Die Übersetzung, die Feng Zhi z. B. von dem Gedicht »Tragödie« (1827) gemacht hat, wo hinein Heine die verräterische Anmerkung schiebt, dies sei ein »wirkliches Volkslied«, bringt nichts von der Ironie ins Chinesische hinüber, wenn die »Vögel und die Abendwinde« in der Linde überm Grab um die Wette pfeifen. Aber in Feng Zhis zugleich schlichter und kunstvoller Version bricht produktiv durch, was Franz Schubert uns schon vorgeführt hat: er läßt alles auf gehen in Melodie und Rhythmus, woraus eine unvergleichliche Stimmung aufblüht. Man muß wissen, daß in der chinesischen Poesie und Poetik seit der Ming-Dynastie Sache und Begriff der Stimmung in steigendem Maße hoch bewertet worden sind.
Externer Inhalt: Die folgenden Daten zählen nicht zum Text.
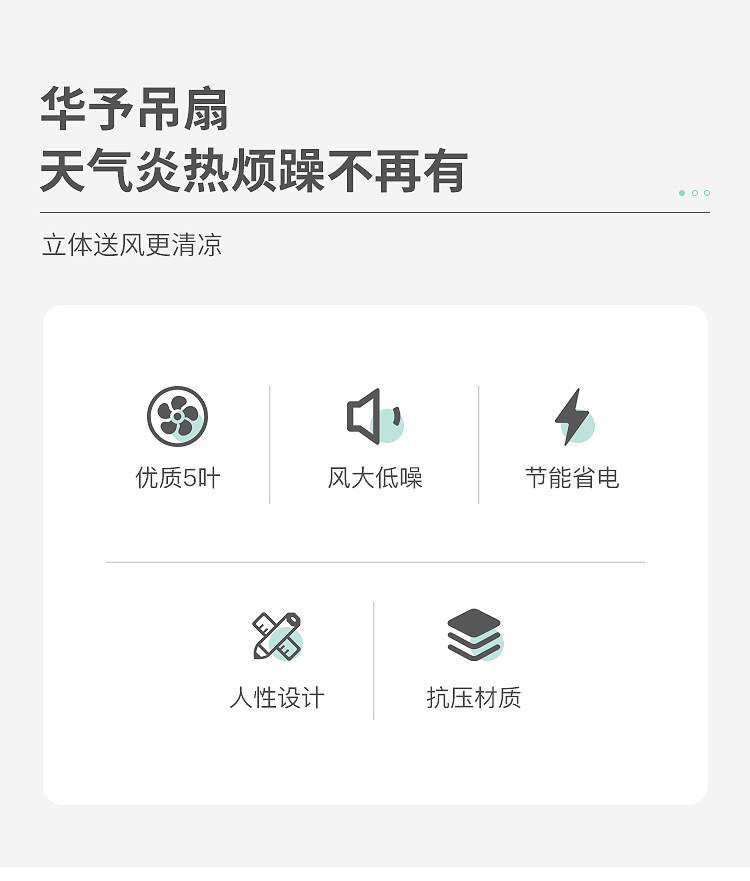 华予吊扇
天气炎热烦躁不再有

立体送风更清凉

优质5叶

风大低噪

节能省电

人性设计

抗压材质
Von den Übersetzungen, die während der 30er Jahre entstanden sind, seien wenigstens noch erwähnt Goethes Wilhelm Meisters Lehrjahre und Rilkes Briefe an einen jungen Dichter.
1936 hatte Feng Zhi erstmals ein Lehramt angetreten an der Tongji-Universität in Shanghai. Die japanische Intervention in China, mit der der 2. Weltkrieg begann, überschattete und beeinflußte seinen Lebensweg. Er wich in den Südwesten des Reiches aus, wo er von 1939 bis 1946 an der Vereinigten Südwest-Universität in Kunming Deutschunterricht erteilte. In den Kriegsjahren begann er erneut mit der eigenen dichterischen Produktion.
Angeregt durch Rilkes Sonette an Orpheus versuchte er sich an dieser Form. Die siebenundzwanzig Sonette, die er 1941/42 schrieb, überraschen durch ihre gleichermaßen durchsichtige und biegsame Sprache, die man leider vor einem des Chinesischen nicht mächtigen Publikum nicht würdigen kann. Vielleicht aber vermittelt es eine Ahnung von der sprachlichen Leistung, wenn ich daran erinnere, daß damals gerade ein halbes Jahrhundert vergangen war, seitdem chinesische Schriftsteller ihre Umgangssprache gleichsam einzuschmelzen und neu zur Literatursprache zu prägen begonnen hatten.
Noch in den Kriegsjahren verfaßte Feng Zhi kleine Prosatexte unter dem Titel Landschaften und sogar einen historischen Roman. Nach der Gründung der Volksrepublik 1949 waren es die Forderungen des Tages, für die man ihn nun wieder als Germanisten voll beanspruchte, und denen er sich nicht entzog. Von seinen Ämtern und Ehrungen seien genannt seine Ernennung 1952 zum Direktor des Instituts zur Erforschung der Sprachen und Literaturen des Auslands und 1954 zum Professor für Germanistik an der Peking Universität.
In der Bundesrepublik verlieh man ihm 1983 die Goethe-Medaille und 1985 die Medaille der Brüder Grimm. Wenn heute die Deutsche Akademie für Sprache und Dichtung ihm den Friedrich-Gundolf-Preis überreicht, so darf ich beide, zuerst Feng Zhi und dann die Akademie, dazu herzlich beglückwünschen.